Avogadrite is a rare potassium fluoroborate mineral primarily found as a sublimation product in volcanic fumaroles. It typically occurs as tiny, colorless to white tabular crystals or crusts, often associated with other rare volcanic halides.
Is this avogadrite?
5-step field checkRun through these checks against the specimen in your hand. The more boxes tick, the more confident the ID.
- 1Test the hardnessTry to scratch avogadrite with a known reference. Avogadrite sits at Mohs 2.5 — softer than the next harder reference, harder than the previous one.
- 2Check the streakDrag the specimen across an unglazed porcelain plate.
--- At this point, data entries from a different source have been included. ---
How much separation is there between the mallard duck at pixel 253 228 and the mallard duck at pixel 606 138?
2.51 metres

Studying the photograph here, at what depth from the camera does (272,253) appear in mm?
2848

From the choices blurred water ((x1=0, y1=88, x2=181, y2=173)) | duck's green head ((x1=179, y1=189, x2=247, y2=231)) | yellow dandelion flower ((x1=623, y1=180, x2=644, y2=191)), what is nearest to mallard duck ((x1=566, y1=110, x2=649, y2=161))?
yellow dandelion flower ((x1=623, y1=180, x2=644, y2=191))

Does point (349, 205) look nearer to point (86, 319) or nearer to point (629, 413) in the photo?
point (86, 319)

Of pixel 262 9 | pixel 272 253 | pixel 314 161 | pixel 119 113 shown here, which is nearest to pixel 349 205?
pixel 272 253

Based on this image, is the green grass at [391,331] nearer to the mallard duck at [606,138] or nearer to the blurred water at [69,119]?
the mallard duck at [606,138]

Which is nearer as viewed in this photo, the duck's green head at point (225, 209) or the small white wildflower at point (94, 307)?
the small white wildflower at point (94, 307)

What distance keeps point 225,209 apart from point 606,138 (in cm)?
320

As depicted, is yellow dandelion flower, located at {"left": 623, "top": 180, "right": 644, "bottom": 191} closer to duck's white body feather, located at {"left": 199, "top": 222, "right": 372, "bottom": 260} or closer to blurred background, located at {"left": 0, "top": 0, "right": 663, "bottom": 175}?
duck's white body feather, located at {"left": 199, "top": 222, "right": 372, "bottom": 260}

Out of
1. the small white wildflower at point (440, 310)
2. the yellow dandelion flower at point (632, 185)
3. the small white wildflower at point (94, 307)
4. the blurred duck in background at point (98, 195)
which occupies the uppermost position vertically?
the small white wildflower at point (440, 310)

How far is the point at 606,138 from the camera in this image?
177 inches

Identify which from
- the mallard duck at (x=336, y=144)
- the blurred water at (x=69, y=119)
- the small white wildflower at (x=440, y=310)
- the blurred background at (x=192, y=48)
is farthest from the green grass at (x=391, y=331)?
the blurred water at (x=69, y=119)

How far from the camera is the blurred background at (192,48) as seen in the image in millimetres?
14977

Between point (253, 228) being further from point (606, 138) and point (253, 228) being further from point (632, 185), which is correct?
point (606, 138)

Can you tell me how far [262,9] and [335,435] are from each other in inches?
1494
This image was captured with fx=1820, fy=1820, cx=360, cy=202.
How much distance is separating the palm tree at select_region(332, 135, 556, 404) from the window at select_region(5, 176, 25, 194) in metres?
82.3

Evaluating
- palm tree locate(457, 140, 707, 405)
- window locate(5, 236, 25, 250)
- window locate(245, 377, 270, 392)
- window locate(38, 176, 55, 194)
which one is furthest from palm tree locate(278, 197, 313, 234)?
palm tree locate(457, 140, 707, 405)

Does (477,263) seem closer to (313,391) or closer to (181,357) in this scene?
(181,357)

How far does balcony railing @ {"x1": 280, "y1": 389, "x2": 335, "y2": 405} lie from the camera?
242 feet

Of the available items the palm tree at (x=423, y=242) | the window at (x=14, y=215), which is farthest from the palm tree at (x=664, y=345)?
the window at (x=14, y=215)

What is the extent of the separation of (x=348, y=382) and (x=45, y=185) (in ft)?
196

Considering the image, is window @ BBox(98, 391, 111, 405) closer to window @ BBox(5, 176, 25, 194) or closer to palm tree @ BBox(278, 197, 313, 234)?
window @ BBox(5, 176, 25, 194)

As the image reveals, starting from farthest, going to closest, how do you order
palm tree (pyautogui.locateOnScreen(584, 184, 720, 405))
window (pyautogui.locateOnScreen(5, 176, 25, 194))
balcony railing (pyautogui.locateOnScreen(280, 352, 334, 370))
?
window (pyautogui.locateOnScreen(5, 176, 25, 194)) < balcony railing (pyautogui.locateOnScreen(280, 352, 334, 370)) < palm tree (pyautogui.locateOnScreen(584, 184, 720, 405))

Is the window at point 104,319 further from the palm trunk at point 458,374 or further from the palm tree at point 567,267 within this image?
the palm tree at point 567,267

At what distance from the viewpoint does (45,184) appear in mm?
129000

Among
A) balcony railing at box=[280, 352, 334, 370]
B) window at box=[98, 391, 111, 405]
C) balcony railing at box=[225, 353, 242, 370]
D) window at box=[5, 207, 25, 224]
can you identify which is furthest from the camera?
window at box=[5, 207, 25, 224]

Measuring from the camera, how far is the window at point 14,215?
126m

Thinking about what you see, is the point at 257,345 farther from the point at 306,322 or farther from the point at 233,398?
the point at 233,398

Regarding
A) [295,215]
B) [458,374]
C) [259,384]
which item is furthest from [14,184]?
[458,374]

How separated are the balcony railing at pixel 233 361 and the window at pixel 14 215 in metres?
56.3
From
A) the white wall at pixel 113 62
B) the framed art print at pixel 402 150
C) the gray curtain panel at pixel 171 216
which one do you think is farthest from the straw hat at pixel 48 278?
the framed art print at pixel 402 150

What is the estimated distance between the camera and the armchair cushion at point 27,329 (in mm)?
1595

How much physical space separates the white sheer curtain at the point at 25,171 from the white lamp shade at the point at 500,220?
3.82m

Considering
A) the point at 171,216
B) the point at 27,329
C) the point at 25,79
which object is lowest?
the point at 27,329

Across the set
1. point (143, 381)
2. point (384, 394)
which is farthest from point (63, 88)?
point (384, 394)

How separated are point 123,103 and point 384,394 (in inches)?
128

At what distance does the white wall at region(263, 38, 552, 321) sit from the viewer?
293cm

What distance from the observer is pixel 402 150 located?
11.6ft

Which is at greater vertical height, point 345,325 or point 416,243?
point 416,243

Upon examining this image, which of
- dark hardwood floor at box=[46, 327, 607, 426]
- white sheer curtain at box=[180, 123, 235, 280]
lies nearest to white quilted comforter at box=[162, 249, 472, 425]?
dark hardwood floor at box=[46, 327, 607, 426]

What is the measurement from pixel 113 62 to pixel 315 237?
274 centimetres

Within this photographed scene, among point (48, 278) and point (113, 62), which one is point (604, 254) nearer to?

Avogadrite leaves a white streak.
- 3Read the lusterHold the specimen under a strong light. Avogadrite typically shows a vitreous luster.
- 4Match the color rangeCompare against the expected color range: colorless, white.
- 5Look at form & habitCrystal system: orthorhombic. Typical habit: tabular crystals, incrustations, granular aggregates.
Often confused with
Avogadrite vs. its common look-alikes — and how to tell them apart in the field.
Often found alongside avogadrite
Minerals reported to co-occur with avogadrite. Spotting these in float or country rock is a strong cue you are in the right ground.
All properties
- Chemical formula
- (K,Cs)BF₄
- Mohs hardness
- 2.5
- Density
- 2.62 g/cm³
- Streak
- White
- Luster
- Vitreous
- Transparency
- Transparent
- Crystal system
- Orthorhombic
- Crystal habit
- Tabular Crystals, Incrustations, Granular Aggregates
- Cleavage
- Poor
- Rarity
- Rare
- Uses
- Collector
- Host rock
- Fumaroles in Volcanic Environments
- Typical price
- $50-300 per specimen depending on size and quality
Where rockhounds find avogadrite
Classic worldwide localities
- Mount Vesuvius, Italy
- Vulcano, Lipari Islands, Italy
- Kamchatka Peninsula, Russia
Field-hunting tip
Look in fumaroles in volcanic environments country — that is the host setting where avogadrite typically forms. If you start seeing malladrite, hieratite, sulphur in float, you are in the right ground. Field specimens usually show a tabular crystals, incrustations, granular aggregates habit, so train your eye for that shape before scanning the outcrop.